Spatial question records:
++++++++
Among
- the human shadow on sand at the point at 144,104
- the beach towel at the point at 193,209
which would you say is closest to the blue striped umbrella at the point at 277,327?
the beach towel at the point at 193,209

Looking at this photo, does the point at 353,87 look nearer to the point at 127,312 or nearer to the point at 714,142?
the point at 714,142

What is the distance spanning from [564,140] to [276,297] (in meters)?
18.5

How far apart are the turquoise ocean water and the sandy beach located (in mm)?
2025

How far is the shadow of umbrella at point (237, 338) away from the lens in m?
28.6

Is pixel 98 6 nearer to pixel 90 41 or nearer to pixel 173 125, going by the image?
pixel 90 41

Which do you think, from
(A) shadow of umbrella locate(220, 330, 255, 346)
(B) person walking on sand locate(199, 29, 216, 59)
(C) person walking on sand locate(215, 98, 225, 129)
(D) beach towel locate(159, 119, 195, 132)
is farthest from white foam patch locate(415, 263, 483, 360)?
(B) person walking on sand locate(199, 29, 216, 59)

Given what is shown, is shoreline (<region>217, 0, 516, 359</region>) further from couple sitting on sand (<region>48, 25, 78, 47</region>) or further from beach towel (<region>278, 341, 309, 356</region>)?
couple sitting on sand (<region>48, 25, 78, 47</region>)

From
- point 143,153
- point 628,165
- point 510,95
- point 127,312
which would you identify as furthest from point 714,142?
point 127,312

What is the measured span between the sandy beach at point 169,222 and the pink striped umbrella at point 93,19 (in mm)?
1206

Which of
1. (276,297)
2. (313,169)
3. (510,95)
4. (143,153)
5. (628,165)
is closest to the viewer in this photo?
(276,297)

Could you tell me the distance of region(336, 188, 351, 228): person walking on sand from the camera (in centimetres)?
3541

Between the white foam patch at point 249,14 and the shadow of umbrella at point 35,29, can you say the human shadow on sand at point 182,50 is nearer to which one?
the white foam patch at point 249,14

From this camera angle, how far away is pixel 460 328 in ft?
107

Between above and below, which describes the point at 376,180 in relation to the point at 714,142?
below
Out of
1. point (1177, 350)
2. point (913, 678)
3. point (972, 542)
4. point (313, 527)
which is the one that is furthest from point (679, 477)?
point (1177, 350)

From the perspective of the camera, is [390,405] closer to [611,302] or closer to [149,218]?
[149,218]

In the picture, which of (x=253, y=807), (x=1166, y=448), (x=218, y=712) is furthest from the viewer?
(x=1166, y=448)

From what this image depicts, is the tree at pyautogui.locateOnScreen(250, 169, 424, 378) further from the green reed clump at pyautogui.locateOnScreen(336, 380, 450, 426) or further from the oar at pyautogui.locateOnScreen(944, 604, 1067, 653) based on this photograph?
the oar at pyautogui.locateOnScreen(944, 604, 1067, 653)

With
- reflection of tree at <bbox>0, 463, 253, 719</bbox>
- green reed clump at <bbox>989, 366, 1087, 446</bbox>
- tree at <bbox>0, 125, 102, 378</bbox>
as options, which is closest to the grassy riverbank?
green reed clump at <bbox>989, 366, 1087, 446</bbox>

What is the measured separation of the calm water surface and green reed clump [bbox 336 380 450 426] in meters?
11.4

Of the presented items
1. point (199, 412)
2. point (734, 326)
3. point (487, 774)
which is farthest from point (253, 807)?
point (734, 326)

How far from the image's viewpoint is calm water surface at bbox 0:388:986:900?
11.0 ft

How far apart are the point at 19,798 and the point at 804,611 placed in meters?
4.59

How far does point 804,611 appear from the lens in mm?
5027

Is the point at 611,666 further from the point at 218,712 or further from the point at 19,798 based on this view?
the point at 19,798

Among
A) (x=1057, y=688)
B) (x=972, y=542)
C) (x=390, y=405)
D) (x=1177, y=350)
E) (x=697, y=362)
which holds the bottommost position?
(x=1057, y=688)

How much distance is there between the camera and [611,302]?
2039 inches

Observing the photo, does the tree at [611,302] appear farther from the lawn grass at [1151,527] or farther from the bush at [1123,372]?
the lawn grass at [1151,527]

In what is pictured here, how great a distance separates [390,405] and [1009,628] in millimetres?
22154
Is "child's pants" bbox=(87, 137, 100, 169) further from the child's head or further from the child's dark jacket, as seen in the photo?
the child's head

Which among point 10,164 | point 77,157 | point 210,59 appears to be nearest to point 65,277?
++++++++
• WHAT IS EXPECTED
Could you quote the material above in full, exactly as it stands?

• REPLY
Among
- the human shadow on sand at the point at 144,104
- the beach towel at the point at 193,209
which would you say is closest to the blue striped umbrella at the point at 277,327?
the beach towel at the point at 193,209

Looking at this photo, does the point at 353,87 look nearer to the point at 127,312 or nearer to the point at 714,142?
the point at 714,142

What is the distance spanning from [564,140] to [276,297] (in meters)?
18.5

How far apart are the turquoise ocean water and the sandy beach located (in mm)?
2025

How far is the shadow of umbrella at point (237, 338) away from the lens in m?
28.6

Is pixel 98 6 nearer to pixel 90 41 or nearer to pixel 173 125, going by the image?
pixel 90 41

Which do you think, from
(A) shadow of umbrella locate(220, 330, 255, 346)
(B) person walking on sand locate(199, 29, 216, 59)
(C) person walking on sand locate(215, 98, 225, 129)
(D) beach towel locate(159, 119, 195, 132)
is farthest from white foam patch locate(415, 263, 483, 360)?
(B) person walking on sand locate(199, 29, 216, 59)

Given what is shown, is shoreline (<region>217, 0, 516, 359</region>) further from couple sitting on sand (<region>48, 25, 78, 47</region>) or further from beach towel (<region>278, 341, 309, 356</region>)?
couple sitting on sand (<region>48, 25, 78, 47</region>)

From
- point 143,153
- point 628,165
- point 510,95
- point 127,312
which would you identify as furthest from point 714,142?
point 127,312

What is the measured span between the sandy beach at point 169,222 and the pink striped umbrella at point 93,19 (in mm)?
1206

Which of
1. (276,297)
2. (313,169)
3. (510,95)
4. (143,153)
5. (628,165)
is closest to the viewer in this photo?
(276,297)

Could you tell me the distance of region(336, 188, 351, 228): person walking on sand from the camera (in centimetres)?
3541

Between the white foam patch at point 249,14 and the shadow of umbrella at point 35,29, can you say the human shadow on sand at point 182,50 is nearer to which one?
the white foam patch at point 249,14

From this camera angle, how far away is pixel 460 328 in ft?
107

Between above and below, which describes the point at 376,180 in relation to the point at 714,142?
below
Out of
1. point (1177, 350)
2. point (913, 678)
3. point (972, 542)
4. point (313, 527)
which is the one that is furthest from point (679, 477)?
point (1177, 350)

From the perspective of the camera, is [390,405] closer to [611,302] or closer to [149,218]?
[149,218]

In the picture, which of (x=253, y=807), (x=1166, y=448), (x=218, y=712) is furthest from the viewer?
(x=1166, y=448)

From what this image depicts, is the tree at pyautogui.locateOnScreen(250, 169, 424, 378) further from the green reed clump at pyautogui.locateOnScreen(336, 380, 450, 426) or further from the oar at pyautogui.locateOnScreen(944, 604, 1067, 653) based on this photograph?
the oar at pyautogui.locateOnScreen(944, 604, 1067, 653)

With
- reflection of tree at <bbox>0, 463, 253, 719</bbox>
- green reed clump at <bbox>989, 366, 1087, 446</bbox>
- tree at <bbox>0, 125, 102, 378</bbox>
as options, which is closest to the grassy riverbank?
green reed clump at <bbox>989, 366, 1087, 446</bbox>

What is the measured separation of the calm water surface and green reed clump [bbox 336 380 450 426] in meters?
11.4

Of the presented items
1. point (199, 412)
2. point (734, 326)
3. point (487, 774)
which is farthest from point (253, 807)?
point (734, 326)

How far from the image's viewpoint is calm water surface at bbox 0:388:986:900?
11.0 ft

How far apart are the point at 19,798 and the point at 804,611 placed in meters?
4.59

How far does point 804,611 appear from the lens in mm?
5027

Is the point at 611,666 further from the point at 218,712 or further from the point at 19,798 based on this view?
the point at 19,798

Among
A) (x=1057, y=688)
B) (x=972, y=542)
C) (x=390, y=405)
D) (x=1177, y=350)
E) (x=697, y=362)
which holds the bottommost position?
(x=1057, y=688)

How much distance is there between the camera and [611,302]?
2039 inches

Observing the photo, does the tree at [611,302] appear farther from the lawn grass at [1151,527] or farther from the bush at [1123,372]?
the lawn grass at [1151,527]

In what is pictured here, how great a distance separates [390,405] and [1009,628] in millimetres?
22154
Is "child's pants" bbox=(87, 137, 100, 169) further from the child's head or further from the child's dark jacket, as seen in the photo?
the child's head

Which among point 10,164 | point 77,157 | point 210,59 appears to be nearest to point 65,277?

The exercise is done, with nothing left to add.